* _抜粋文_:
——————————

以前の記事で映画「恋のからさわぎ」(原題:10 things I hate about you)について、音楽がとても魅力的であると紹介しました。 

でも、実際は順番が逆なのです。 

ある音楽がとても好きで、その音楽のカバー曲はないだろうかと調べてみたら「恋のからさわぎ」に行き着いた、というのが真相です。 

クリント・イーストウッド監督の「ジャージー・ボーイズ」(原題:Jersey Boys)が、そもそものきっかけでした。DVDの背表紙から紹介します。 

巨匠クリント・イーストウッド監督が贈る、4人の若者の物語。ニュージャージー州の貧しい地区で生まれ育った彼らが結成したバンド「フランキー・ヴァリ&フォー・シーズンズ」は、やがて60年代を代表するポップスグループへと成長していく。(略)一世を風靡したヒット曲の数々に乗せて、彼らの栄光と挫折が描かれる。 

YouTubeワーナーブラザース公式チャンネル「映画『ジャージー・ボーイズ』予告編(ロングバージョン)」

ミュージカルを映画化した作品なので、フォー・シーズンズの曲が次々と流れますが、なかでも出色がフランキー・ヴァリがソロで唄う「君の瞳に恋してる」(原題: Can’t Take My Eyes Off You)です。 

悲しい出来事で失意のどん底にあったフランキー・ヴァリに、フォー・シーズンズ時代の仲間のボブ・ゴーディオが曲を提供して励まし、それがフランキー・ヴァリ復活につながった、というストーリーです(実際は、曲の発表時期が「悲しい出来事」より前なので、この部分は創作でしょう) 

あのすばらしき夜

映画「ジャージー・ボーイズ」のもうひとつの白眉はエンディングです。 

フランキー・ヴァリの歌声に魅了され、「困った時はいつでも助ける」と宣言したマフィアのボスを演じた名優クリストファー・ウォーケンを含めて、キャスト全員が「1963年12月(あのすばらしき夜)」(原題:December, 1963 (Oh, What a Night))に合わせて踊るシーンです。

——————————

* _提示項目_:
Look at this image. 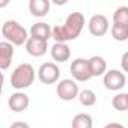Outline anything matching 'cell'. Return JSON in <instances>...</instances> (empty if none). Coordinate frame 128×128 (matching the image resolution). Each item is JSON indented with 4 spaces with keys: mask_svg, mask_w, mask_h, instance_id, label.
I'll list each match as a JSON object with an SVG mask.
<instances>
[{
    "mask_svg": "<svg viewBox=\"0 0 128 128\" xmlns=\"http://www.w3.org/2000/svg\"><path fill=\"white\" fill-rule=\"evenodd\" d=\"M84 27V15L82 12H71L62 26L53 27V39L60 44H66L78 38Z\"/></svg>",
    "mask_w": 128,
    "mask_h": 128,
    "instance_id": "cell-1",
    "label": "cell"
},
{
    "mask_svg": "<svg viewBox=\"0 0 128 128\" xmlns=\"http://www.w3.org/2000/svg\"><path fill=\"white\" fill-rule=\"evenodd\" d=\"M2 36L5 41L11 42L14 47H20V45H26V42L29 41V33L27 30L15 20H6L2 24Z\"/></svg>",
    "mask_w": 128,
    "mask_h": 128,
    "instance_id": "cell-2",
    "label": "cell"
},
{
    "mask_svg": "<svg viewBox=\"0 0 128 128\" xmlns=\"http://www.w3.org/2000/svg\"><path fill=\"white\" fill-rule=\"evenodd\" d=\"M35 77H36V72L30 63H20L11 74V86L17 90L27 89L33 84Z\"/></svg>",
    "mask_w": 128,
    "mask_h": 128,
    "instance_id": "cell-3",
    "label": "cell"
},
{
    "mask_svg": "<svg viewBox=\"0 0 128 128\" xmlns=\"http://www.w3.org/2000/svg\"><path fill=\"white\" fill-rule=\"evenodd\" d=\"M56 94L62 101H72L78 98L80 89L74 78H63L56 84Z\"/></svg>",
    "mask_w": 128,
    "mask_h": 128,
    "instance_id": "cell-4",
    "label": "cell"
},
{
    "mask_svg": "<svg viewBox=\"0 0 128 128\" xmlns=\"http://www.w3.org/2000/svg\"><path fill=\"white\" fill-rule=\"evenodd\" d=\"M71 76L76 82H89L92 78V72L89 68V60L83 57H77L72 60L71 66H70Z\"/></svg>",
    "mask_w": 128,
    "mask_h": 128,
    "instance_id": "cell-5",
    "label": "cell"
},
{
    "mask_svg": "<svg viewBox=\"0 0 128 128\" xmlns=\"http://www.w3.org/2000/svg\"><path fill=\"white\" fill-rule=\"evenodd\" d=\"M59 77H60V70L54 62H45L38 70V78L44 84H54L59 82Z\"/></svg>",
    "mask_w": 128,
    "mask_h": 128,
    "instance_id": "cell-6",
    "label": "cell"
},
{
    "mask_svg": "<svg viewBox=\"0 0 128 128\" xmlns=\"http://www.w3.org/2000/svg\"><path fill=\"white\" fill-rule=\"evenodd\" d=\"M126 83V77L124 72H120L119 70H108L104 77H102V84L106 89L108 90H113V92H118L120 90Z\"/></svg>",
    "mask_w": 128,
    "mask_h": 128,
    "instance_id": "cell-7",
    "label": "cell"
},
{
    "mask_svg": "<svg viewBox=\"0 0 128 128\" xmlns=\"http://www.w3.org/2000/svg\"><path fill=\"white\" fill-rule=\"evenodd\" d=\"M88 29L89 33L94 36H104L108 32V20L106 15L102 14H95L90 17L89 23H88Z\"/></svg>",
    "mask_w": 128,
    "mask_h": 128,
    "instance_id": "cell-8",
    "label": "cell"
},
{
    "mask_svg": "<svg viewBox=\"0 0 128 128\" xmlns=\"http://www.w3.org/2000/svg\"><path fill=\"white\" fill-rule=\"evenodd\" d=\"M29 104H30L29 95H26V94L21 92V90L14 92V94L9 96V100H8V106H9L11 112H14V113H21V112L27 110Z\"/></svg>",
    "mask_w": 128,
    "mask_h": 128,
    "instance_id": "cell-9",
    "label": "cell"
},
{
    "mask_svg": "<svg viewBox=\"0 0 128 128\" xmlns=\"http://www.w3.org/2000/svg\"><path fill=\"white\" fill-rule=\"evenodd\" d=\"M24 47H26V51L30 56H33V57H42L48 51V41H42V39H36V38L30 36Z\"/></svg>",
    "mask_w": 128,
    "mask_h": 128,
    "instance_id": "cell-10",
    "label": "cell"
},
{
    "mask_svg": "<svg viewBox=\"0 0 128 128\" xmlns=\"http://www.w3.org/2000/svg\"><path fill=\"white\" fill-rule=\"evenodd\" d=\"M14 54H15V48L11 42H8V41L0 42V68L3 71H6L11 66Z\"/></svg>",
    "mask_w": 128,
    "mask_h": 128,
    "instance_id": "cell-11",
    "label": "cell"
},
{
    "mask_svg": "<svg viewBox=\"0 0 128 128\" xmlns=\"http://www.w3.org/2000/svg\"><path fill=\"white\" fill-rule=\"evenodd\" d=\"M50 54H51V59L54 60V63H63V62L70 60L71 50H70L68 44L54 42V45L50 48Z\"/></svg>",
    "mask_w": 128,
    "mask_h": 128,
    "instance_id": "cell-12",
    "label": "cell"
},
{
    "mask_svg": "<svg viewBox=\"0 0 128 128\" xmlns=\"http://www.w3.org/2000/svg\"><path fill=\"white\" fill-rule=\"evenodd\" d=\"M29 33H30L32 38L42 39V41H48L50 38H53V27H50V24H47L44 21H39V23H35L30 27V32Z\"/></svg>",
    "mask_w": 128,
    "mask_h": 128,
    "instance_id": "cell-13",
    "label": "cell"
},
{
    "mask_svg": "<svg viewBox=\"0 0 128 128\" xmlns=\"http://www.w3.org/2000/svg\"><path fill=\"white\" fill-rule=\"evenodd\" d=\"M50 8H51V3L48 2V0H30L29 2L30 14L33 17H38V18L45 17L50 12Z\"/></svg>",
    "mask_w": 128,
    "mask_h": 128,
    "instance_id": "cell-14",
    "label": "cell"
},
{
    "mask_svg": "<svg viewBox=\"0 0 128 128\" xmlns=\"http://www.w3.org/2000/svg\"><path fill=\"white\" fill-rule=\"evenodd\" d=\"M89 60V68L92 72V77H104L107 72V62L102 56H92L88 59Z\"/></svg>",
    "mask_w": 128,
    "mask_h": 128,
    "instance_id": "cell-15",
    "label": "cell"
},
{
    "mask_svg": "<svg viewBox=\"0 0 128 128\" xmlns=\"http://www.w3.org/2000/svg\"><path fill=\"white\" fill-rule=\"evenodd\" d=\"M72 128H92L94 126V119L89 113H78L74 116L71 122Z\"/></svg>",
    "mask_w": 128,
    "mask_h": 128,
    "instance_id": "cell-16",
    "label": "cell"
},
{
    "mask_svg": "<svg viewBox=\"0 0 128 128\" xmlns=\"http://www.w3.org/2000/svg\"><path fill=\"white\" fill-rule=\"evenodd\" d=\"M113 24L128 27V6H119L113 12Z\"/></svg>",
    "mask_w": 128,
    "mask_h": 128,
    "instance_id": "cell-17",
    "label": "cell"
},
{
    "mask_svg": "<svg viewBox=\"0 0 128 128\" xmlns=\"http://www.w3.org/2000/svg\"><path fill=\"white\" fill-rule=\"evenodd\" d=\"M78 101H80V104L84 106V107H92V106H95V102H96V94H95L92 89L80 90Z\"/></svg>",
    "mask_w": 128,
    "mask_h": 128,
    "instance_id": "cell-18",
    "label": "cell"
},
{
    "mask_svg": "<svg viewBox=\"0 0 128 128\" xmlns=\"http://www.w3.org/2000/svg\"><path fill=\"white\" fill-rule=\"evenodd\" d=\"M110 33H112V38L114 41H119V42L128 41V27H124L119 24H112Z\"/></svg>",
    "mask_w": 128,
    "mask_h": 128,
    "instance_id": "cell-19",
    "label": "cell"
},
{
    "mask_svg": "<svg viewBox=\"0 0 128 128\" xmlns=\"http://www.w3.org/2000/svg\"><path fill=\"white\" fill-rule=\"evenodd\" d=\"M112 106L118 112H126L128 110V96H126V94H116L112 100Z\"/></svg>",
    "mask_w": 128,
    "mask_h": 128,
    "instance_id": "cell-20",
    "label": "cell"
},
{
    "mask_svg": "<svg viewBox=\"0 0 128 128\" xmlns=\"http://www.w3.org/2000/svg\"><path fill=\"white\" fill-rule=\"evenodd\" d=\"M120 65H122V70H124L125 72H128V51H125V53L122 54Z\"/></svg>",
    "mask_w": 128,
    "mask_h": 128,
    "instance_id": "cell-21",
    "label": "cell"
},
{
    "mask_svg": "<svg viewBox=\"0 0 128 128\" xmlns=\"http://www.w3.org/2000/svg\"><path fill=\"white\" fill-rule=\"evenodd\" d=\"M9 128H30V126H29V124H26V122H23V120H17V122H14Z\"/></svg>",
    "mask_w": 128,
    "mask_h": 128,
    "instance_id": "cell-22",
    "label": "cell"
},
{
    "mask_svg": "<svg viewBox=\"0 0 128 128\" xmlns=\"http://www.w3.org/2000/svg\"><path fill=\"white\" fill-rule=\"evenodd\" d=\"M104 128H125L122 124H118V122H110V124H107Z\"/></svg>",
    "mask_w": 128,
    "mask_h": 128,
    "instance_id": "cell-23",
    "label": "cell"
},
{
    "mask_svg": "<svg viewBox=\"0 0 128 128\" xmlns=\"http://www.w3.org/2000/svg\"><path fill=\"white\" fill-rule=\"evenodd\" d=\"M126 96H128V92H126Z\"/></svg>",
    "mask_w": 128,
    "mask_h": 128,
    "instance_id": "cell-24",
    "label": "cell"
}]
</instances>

——————————

* _課題_:
(a) 「ジャージー・ボーイズ」についての抜粋文をもとに、次の問いに答えなさい。
(i) 筆者が「恋のからさわぎ」に行き着く、そもそものきっかけになった映画は何か。
(ii) 失意のフランキー・ヴァリに曲を提供して励ましたのは誰か。
(iii) エンディングでキャスト全員が合わせて踊る曲は何か。
(b) 「ジャージー・ボーイズ」についての抜粋文を、最後の文の次から書き続けなさい。

* _解答_:
(a)
(i) クリント・イーストウッド監督の「ジャージー・ボーイズ」(原題:Jersey Boys)
(ii) フォー・シーズンズ時代の仲間のボブ・ゴーディオ
(iii) 「1963年12月(あのすばらしき夜)」(原題:December, 1963 (Oh, What a Night))

(b)
YouTubeワーナーブラザース公式チャンネル「映画『ジャージー・ボーイズ』特別映像「Oh! What a Night」」

小さな願い

以前の記事で紹介した映画「ベスト・フレンズ・ウェディング」(原題:My Best Friend’s Wedding)も似たようないきさつです。 

こちらは、大ヒットドラマ「glee/グリー」(原題:glee)のシーズン1で、チアリーディング部のクイン、サンタナ、ブリトニーの3人で唄う「小さな願い」(原題:I Say A Little Prayer)が好きで、プレイリストにも入れていました。 

ほかのアレンジはないかと探して「ベスト・フレンズ・ウェディング」のシーフード・レストランのシーンに行き着いた、というわけです。 

音楽を媒介して、ほかの作品に出逢うーー。ほんとうに得した気分になります。 

映画とクラシック

もちろん、映画から音楽を知る機会も多いです。 

わたしの場合は(クラシックはあまり聞かないため)、映画「ある日どこかで」(ヤノット・シュワルツ監督、1980年製作)でラフマニノフの「パガニーニの主題による狂詩曲」を知り、映画「プラトーン」(オリバー・ストーン監督、1986年製作)でサミュエル・バーバーの「弦楽のためのアダージョ」を知りました。 

音楽はこころのビタミン。今後もいろいろと書いていきたいと思います。